The Court also applied A.K. Kraipak v. Union of India (1969) 2 SCC 262, the landmark case that extended the principles of natural justice to administrative actions. In Kraipak, a selection board member was himself a candidate. Here, the committee members were not candidates, but their relatives were. The principle was the same: the decision-maker cannot have a personal interest in the outcome.
The Statutory Bar
The Court also examined the statutory framework. Section 40(c) of the M.P. Panchayat Raj Avam Gram Swaraj Adhiniyam, 1993, defines misconduct to include an office-bearer securing employment for a relative. Section 100 imposes a penalty for acquiring an interest in a contract. The selection of relatives by committee members fell squarely within this prohibition. The Court held that the conduct of the office-bearers in giving undue benefits to their relatives in an orchestrated manner amounted to misconduct under the Adhiniyam, warranting their removal.
THE PLAY: If you are challenging a selection on grounds of nepotism, you do not need to prove actual bias. You only need to show a reasonable likelihood of bias from the familial relationship. The burden then shifts to the selected candidates to show that the process was fair.
Why This Matters for Practitioners
This judgment is a masterclass in two doctrines that every administrative lawyer must know: the rule against bias and the prejudice requirement for natural justice violations.
First, the rule against bias. The Court reaffirmed that the test is not whether bias actually existed, but whether a reasonable person would think it existed. This is a low threshold. If a selection committee member's relative is selected, the selection is presumptively vitiated. The Court cited R v. Rand (1866) LR 1 QB 230, one of the earliest English authorities on bias from family relationship, to underscore that this principle is as old as the common law itself.
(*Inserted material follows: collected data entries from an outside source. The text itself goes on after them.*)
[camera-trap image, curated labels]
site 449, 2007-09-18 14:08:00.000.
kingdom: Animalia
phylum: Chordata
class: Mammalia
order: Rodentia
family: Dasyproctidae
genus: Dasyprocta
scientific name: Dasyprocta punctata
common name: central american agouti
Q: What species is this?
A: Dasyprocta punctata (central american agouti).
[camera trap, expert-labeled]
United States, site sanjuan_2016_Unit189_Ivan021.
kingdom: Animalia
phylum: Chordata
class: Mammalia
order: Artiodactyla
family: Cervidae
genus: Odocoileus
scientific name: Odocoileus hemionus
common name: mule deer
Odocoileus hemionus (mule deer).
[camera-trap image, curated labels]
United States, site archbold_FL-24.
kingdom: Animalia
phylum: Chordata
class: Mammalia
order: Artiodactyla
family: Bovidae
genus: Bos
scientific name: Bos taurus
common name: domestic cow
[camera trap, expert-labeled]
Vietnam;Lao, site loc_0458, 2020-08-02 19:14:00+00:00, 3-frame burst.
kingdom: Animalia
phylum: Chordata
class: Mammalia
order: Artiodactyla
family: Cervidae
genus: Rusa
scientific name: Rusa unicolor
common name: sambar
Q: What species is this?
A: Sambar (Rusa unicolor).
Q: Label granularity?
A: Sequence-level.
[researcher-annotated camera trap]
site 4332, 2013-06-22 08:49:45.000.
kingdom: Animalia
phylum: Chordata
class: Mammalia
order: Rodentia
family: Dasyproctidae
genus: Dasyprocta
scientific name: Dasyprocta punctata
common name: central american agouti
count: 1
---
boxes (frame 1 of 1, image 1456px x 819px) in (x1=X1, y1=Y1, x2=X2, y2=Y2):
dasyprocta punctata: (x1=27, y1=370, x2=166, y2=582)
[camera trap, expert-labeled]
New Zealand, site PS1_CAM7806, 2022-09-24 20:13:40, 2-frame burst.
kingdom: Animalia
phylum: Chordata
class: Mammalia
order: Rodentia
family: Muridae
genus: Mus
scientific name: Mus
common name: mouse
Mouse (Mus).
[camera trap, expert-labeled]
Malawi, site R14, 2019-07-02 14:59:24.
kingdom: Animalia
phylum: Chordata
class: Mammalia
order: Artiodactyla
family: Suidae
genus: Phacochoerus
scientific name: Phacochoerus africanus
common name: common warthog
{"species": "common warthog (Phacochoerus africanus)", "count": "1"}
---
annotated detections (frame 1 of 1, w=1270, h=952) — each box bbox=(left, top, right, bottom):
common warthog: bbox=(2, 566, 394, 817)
Second, the prejudice requirement. The appellants argued that their right to be heard was violated. The Court held that even if there was a technical violation, the appellants had not shown prejudice. They had been heard at every subsequent stage. They had not demonstrated how the outcome would have been different. This is a critical point for litigators: if you are challenging an order on natural justice grounds, you must show that the violation actually harmed your case. A bare allegation of non-hearing is not enough.
Third, the conceptual priority of bias. Justice Maheshwari's observation that "nemo judex precedes audi alteram partem" is significant. It means that if the decision-maker is biased, the entire proceeding is void from the start. The right to a hearing becomes irrelevant because the decision-maker was never competent to hear the matter. This is a powerful argument for challengers: attack the composition of the decision-making body first.
The Bottom Line
If you are a public body conducting a selection, ensure that no member of the selection committee has a relative in the candidate pool. If you are a candidate challenging a selection, you do not need to prove actual bias — only a reasonable likelihood of it. And if you are defending a selection, you cannot hide behind a technical plea of non-hearing if the bias is evident on the face of the record. The Supreme Court has made it clear: nepotism in public employment will not be tolerated, and the appearance of bias is as fatal as bias itself.